Supplied material =
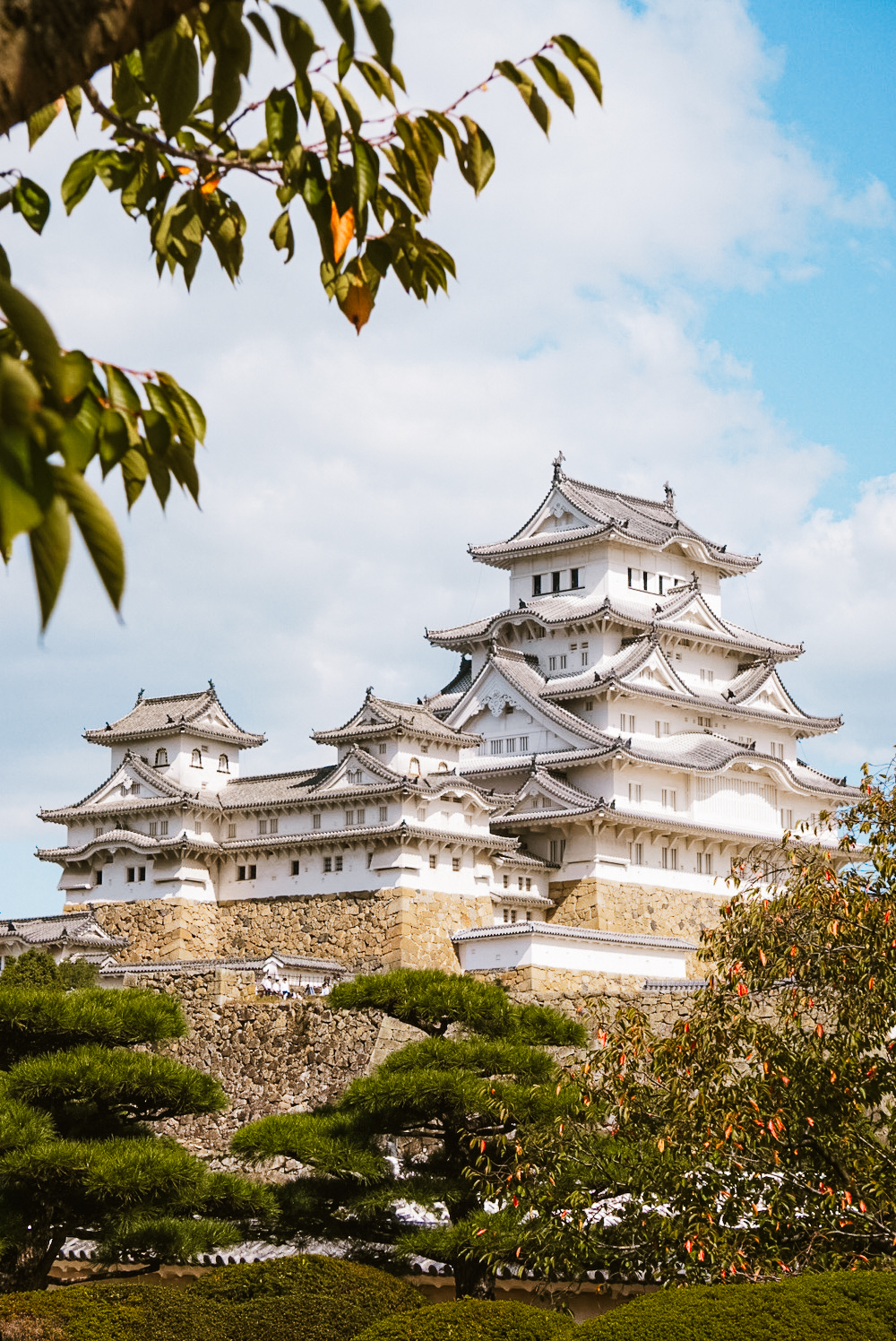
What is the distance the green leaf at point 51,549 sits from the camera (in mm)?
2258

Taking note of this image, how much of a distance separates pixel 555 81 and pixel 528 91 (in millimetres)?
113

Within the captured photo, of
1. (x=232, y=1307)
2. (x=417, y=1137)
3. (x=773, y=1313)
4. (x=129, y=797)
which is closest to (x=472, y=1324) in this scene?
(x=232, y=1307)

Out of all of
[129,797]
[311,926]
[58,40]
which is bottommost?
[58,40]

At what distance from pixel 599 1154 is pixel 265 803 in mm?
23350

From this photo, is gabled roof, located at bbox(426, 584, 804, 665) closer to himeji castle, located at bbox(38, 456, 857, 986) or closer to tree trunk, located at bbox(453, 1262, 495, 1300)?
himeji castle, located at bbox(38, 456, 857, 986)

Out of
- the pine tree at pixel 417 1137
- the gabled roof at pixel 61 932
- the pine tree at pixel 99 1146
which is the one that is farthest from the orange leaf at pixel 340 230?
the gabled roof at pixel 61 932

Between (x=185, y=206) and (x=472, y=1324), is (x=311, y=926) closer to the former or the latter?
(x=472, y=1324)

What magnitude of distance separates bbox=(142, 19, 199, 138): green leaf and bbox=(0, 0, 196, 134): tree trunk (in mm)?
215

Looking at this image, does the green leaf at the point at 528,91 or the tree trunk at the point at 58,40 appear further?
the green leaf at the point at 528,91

==

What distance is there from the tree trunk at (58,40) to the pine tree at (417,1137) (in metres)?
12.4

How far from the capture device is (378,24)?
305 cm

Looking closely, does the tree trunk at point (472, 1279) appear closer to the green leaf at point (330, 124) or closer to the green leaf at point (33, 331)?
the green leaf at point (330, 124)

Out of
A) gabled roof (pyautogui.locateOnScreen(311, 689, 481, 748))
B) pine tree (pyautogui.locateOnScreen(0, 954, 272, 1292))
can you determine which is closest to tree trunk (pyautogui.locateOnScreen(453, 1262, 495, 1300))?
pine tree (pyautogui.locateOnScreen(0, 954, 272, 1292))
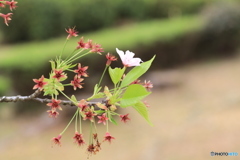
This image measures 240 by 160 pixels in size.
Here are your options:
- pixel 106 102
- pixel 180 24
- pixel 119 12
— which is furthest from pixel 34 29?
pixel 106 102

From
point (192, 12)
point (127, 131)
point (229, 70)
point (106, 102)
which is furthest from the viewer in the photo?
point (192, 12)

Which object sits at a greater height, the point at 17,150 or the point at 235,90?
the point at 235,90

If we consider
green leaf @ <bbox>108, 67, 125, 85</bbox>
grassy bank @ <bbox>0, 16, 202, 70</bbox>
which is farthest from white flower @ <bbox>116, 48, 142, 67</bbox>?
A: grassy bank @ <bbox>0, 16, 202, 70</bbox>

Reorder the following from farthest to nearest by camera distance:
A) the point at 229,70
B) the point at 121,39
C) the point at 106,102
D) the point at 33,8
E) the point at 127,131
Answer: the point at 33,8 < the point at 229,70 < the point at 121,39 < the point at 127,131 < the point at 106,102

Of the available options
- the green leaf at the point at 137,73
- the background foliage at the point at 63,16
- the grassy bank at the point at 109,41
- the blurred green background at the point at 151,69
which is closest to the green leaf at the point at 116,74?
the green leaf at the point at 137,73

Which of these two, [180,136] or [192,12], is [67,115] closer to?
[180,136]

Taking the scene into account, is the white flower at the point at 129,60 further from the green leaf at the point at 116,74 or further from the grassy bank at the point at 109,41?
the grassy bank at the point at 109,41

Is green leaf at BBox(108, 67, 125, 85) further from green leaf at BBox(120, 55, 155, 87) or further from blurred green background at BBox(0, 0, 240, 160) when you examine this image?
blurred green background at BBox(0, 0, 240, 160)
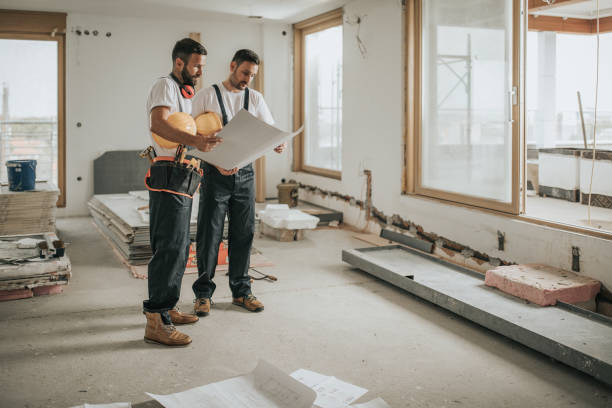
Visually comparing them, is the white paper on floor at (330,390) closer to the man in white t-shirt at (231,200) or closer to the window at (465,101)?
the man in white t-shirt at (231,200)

---

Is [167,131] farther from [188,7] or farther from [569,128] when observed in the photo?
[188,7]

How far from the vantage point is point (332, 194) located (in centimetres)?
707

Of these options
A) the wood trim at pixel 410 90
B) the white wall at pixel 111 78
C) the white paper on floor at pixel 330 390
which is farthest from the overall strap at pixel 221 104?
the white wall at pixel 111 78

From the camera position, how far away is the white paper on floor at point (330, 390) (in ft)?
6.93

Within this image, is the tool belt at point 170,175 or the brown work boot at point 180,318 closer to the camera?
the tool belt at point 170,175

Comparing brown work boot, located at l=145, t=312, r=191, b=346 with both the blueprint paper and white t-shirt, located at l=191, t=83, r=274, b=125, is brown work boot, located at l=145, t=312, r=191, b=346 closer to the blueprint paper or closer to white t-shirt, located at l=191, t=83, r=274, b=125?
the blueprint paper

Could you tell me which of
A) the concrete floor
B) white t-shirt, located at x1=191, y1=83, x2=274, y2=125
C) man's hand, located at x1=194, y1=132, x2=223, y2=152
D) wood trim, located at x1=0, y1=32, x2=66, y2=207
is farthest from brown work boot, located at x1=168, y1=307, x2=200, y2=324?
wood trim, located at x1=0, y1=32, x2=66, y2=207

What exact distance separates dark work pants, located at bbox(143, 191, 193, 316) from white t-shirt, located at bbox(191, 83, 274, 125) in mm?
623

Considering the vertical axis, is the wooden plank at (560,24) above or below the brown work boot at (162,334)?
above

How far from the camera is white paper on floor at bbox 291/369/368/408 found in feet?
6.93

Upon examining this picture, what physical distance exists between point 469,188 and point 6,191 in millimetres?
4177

Problem =
How many lines in the records above contain the word "Within"? Reply with the number alone.

Output of the exercise =
2